请原样照抄从包含“From among the options”的那一行起、到包含“423 centimetres”的那一行为止的全部内容，首尾两行都包括在内。答案中不要包含图片。
***** 数据摘录 *****
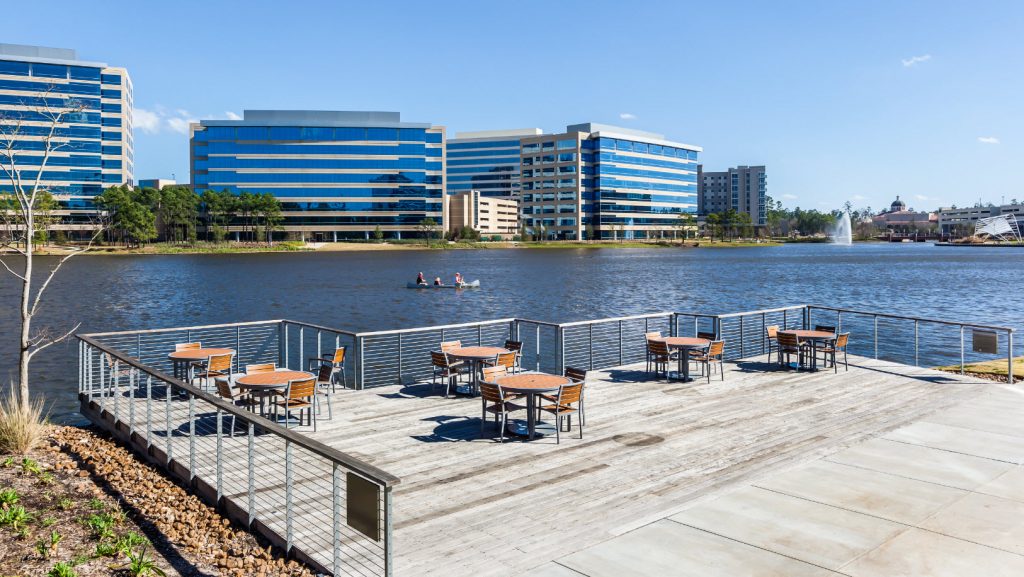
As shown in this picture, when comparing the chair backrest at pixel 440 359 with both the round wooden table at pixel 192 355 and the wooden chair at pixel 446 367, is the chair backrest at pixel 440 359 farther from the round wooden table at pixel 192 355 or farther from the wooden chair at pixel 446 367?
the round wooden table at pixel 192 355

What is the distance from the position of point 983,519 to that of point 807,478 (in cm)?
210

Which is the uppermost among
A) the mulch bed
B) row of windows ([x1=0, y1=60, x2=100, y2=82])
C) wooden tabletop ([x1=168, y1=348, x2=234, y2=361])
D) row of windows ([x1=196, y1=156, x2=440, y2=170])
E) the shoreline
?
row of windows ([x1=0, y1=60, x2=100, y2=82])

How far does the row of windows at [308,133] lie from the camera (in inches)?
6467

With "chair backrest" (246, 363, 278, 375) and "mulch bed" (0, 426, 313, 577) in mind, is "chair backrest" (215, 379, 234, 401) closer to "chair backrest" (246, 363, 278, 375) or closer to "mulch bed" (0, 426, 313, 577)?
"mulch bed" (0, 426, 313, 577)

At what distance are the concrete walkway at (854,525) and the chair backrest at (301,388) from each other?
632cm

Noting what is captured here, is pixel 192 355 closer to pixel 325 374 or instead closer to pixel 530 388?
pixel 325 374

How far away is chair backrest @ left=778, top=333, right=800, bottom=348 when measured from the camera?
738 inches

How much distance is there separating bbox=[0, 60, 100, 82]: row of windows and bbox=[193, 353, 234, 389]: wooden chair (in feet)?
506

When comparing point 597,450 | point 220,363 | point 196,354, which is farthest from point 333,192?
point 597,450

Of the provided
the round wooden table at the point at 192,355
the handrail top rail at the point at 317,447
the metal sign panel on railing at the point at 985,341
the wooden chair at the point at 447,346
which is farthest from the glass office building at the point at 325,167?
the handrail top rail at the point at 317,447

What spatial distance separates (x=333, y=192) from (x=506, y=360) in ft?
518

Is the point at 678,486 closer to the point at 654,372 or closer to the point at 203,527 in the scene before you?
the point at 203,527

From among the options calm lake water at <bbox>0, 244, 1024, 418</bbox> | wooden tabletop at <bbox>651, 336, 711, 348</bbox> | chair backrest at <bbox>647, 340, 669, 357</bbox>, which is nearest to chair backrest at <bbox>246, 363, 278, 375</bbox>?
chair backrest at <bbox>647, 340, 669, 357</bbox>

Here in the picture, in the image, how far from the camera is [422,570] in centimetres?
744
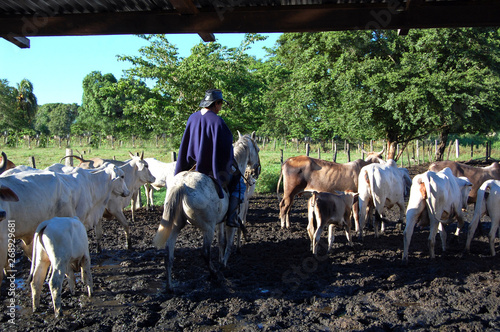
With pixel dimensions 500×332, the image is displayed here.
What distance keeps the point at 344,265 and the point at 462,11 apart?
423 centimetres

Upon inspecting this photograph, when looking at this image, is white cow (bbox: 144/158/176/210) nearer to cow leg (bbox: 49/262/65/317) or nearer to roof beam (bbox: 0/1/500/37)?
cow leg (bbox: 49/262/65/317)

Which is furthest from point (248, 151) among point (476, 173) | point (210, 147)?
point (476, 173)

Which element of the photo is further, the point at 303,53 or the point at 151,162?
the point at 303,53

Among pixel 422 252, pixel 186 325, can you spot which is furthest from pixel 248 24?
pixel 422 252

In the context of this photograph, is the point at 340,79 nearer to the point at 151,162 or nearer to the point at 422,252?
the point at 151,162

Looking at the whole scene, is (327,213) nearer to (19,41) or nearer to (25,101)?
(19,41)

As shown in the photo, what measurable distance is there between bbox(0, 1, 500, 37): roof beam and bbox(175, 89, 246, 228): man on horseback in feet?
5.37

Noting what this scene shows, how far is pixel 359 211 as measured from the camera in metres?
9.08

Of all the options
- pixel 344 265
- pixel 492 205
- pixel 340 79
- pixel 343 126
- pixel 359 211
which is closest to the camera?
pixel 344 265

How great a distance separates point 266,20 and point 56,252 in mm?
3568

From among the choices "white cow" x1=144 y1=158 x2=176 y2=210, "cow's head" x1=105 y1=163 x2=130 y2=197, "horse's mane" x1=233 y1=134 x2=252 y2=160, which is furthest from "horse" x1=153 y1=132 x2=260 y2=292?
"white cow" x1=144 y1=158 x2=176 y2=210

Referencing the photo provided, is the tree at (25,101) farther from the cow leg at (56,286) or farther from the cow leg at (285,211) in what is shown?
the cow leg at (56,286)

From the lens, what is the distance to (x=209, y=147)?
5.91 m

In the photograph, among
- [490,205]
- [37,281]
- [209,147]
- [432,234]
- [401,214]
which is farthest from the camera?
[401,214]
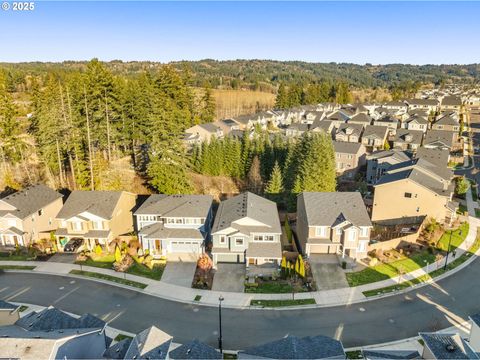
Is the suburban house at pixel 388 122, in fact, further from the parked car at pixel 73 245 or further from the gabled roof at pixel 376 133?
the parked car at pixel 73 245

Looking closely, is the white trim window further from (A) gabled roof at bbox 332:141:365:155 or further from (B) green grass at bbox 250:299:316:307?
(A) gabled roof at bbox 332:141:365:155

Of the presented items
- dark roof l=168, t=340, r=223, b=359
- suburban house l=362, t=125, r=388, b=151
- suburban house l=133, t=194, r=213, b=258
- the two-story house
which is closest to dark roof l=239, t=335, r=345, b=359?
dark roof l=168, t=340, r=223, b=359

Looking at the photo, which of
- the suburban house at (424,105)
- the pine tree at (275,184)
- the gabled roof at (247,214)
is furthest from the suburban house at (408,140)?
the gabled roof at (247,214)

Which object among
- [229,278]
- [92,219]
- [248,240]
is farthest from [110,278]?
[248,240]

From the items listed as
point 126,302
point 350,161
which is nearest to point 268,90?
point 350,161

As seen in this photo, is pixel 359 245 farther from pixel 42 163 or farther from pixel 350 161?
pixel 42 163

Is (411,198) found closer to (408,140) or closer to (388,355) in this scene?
*****
### 完整答案
From among the options calm lake water at <bbox>0, 244, 1024, 418</bbox> | wooden tabletop at <bbox>651, 336, 711, 348</bbox> | chair backrest at <bbox>647, 340, 669, 357</bbox>, which is nearest to chair backrest at <bbox>246, 363, 278, 375</bbox>?
chair backrest at <bbox>647, 340, 669, 357</bbox>

Here in the picture, in the image, how far from the camera is [422,570] in centimetres?
744
With pixel dimensions 500×332, the image is displayed here.
What distance keeps the point at 344,265 and the point at 462,11 apart?
423 centimetres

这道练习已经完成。